Today, only 10% of victims are treated due to lack of antivenoms and qualified medical personnel for these practices. Clinical complications can be serious or even fatal. A snake bite or mamba (the most poisonous snake in the world) can cause death by respiratory paralysis (choking) until 6 hours after the accident. The bite of Ocellée échide, a snake common in African savannas, can cause bleeding and lead to death within days. This new study provides data to the authorities more accurate and reliable, enabling a breakthrough in service closer to reality.

As recently demonstrated Chippaux, more than 300 000 people south of the Sahara are served annually as a result of a bite. But taking into account the difficulty of access to health services and the frequent use of traditional medicine, many cases are not mentioned. This number does not reflect all cases of poisoning. Experts believe that this represents between a third and a fifth of reality. According to this new study, there would be up to one and a half million victims a year. Deaths caused by bites - probably underestimated - arrived in 7000 and the number of limb amputations for 6000 was over 14 thousand per year.

Although several specific studies have been able to come up with some estimates, no large-scale test was carried out to date. To mitigate this shortage, Chippaux conducted a meta-analysis, ie, a critical review of existing scientific studies, taking into account the representativeness and heterogeneity of the results. For this, he examined one hundred scientific papers, acts of conferences and clinical reports published between 1970 and 2010. This advanced study allowed him to advertise much more reliable figures on the number of patients suffering from snakes.

<b> work in rural areas: a high risk activity </ b>

These studies also allowed to report the conditions that favor accidents: 95% of bites occur in rural areas, especially in plantations. People at greatest risk are farm workers. In Africa, agriculture is the main economic activity.

Cities are not free, although the incidence is about 10 to 20 times lower than in rural areas. In some regions during the rainy season, the poisoning is responsible for more than 10% of hospitalizations.

Biting <b> fulminating </ b>

Among the African species there are two most dangerous types of poisons: the Cobras and Mambas, which is neurotoxic, and the Vipers - échide ocellée of the most widespread in the savanna - and that is produces hemorrhagic necrosis. The first cause respiratory paralysis and asphyxiation up to 6 hours after the bite. The second involves the swelling and tissue death, and bleeding that can cause death within days. The only effective treatment remains the injection of anti-snakebite serum intravenously, as soon as possible after the bite in order to neutralize the poison.

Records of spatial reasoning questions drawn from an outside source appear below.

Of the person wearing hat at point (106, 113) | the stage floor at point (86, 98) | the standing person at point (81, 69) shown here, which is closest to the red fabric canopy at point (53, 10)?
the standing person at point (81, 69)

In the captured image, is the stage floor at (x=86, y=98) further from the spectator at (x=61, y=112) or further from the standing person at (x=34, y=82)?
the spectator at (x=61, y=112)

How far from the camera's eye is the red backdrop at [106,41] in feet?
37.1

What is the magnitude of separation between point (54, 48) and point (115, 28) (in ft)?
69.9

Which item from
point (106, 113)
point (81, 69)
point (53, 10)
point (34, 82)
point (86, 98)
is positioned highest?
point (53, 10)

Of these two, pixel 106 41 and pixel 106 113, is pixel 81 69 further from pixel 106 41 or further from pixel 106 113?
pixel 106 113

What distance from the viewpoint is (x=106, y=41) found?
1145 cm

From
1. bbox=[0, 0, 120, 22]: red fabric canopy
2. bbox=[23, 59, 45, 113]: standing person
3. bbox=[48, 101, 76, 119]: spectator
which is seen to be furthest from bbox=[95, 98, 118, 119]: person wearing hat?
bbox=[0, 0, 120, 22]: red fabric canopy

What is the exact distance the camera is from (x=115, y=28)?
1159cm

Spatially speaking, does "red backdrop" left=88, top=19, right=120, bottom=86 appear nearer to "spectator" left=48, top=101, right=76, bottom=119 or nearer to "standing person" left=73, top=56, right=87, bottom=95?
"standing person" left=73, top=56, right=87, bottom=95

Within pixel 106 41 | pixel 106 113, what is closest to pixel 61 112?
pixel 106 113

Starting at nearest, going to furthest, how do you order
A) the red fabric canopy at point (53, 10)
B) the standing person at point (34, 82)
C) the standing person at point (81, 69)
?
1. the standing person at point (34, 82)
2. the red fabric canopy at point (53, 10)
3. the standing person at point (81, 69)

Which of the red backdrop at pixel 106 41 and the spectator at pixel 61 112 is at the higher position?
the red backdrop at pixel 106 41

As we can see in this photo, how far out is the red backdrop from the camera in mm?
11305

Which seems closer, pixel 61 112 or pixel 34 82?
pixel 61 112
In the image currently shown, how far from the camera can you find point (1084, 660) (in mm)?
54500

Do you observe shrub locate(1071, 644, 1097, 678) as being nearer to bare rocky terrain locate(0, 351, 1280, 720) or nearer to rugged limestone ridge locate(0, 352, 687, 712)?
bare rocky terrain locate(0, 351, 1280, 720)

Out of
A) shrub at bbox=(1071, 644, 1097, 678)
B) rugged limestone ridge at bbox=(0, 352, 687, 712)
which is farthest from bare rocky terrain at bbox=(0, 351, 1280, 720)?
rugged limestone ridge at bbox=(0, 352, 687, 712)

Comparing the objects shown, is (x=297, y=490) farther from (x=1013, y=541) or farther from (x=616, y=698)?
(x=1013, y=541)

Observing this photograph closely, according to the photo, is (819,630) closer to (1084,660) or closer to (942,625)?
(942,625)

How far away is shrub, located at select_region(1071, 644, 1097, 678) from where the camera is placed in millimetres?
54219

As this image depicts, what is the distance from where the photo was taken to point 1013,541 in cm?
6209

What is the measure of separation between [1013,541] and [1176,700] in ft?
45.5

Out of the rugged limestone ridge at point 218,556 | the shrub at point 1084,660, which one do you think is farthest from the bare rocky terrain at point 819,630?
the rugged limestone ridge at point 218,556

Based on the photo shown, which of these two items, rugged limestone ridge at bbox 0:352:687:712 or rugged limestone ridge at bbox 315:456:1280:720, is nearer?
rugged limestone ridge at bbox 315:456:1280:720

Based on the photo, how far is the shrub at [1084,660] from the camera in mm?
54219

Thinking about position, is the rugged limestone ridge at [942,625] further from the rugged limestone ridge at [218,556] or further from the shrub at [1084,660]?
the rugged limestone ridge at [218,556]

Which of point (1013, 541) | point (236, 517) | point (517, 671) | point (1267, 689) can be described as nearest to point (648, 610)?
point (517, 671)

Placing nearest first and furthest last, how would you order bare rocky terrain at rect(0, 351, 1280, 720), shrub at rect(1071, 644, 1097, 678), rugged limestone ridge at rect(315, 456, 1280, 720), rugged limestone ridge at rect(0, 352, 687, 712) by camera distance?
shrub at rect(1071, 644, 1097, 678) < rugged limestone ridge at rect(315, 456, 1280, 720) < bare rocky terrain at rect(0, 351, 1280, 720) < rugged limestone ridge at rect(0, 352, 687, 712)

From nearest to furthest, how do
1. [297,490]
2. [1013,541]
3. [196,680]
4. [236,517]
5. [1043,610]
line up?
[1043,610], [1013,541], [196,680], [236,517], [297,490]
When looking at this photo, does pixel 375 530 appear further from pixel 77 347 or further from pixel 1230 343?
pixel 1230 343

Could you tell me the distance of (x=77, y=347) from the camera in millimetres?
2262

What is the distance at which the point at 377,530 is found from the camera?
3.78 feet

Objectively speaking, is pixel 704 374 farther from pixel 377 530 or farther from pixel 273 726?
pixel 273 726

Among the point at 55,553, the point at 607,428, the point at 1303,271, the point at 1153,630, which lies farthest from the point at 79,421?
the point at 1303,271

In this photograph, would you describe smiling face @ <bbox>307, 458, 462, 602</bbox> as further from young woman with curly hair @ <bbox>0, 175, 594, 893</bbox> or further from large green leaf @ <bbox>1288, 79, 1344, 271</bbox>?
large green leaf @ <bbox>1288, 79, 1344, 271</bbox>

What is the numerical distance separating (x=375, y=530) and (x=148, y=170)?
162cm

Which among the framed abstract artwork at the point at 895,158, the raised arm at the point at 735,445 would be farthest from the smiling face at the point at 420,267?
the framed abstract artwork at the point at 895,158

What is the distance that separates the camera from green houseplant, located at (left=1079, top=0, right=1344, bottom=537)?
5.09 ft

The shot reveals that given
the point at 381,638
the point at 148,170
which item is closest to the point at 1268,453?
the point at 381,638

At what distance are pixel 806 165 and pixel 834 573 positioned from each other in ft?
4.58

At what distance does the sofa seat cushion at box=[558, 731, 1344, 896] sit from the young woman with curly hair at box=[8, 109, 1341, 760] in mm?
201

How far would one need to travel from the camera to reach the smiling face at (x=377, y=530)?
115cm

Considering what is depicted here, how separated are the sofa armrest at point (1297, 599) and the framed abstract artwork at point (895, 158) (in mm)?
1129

A vicious circle <b> </ b>

As the availability of the serum is low, only 10% of poisonings are treated. Considering the lack of data yet, the problem came to be underestimated by health authorities. On the other hand, the high cost of medicines and the short shelf life - 3 to 5 years - upset the suppliers. In such conditions it is difficult to set budgets and allocate the necessary resources for the management of poisonings, the installation of necessary equipment and awareness of medical personnel.

In the absence of qualification to administer the serum, these treatments can produce disappointing results, discouraging reuse later. These chain reactions reduce orders. Manufacturers have problems in producing whey not sure they could sell it. Thus, there is a reduction in long-term accessibility: the number of doses sold fell 90% in Africa since the eighties, from about 200,000 per year to less than 20,000 in early 2000.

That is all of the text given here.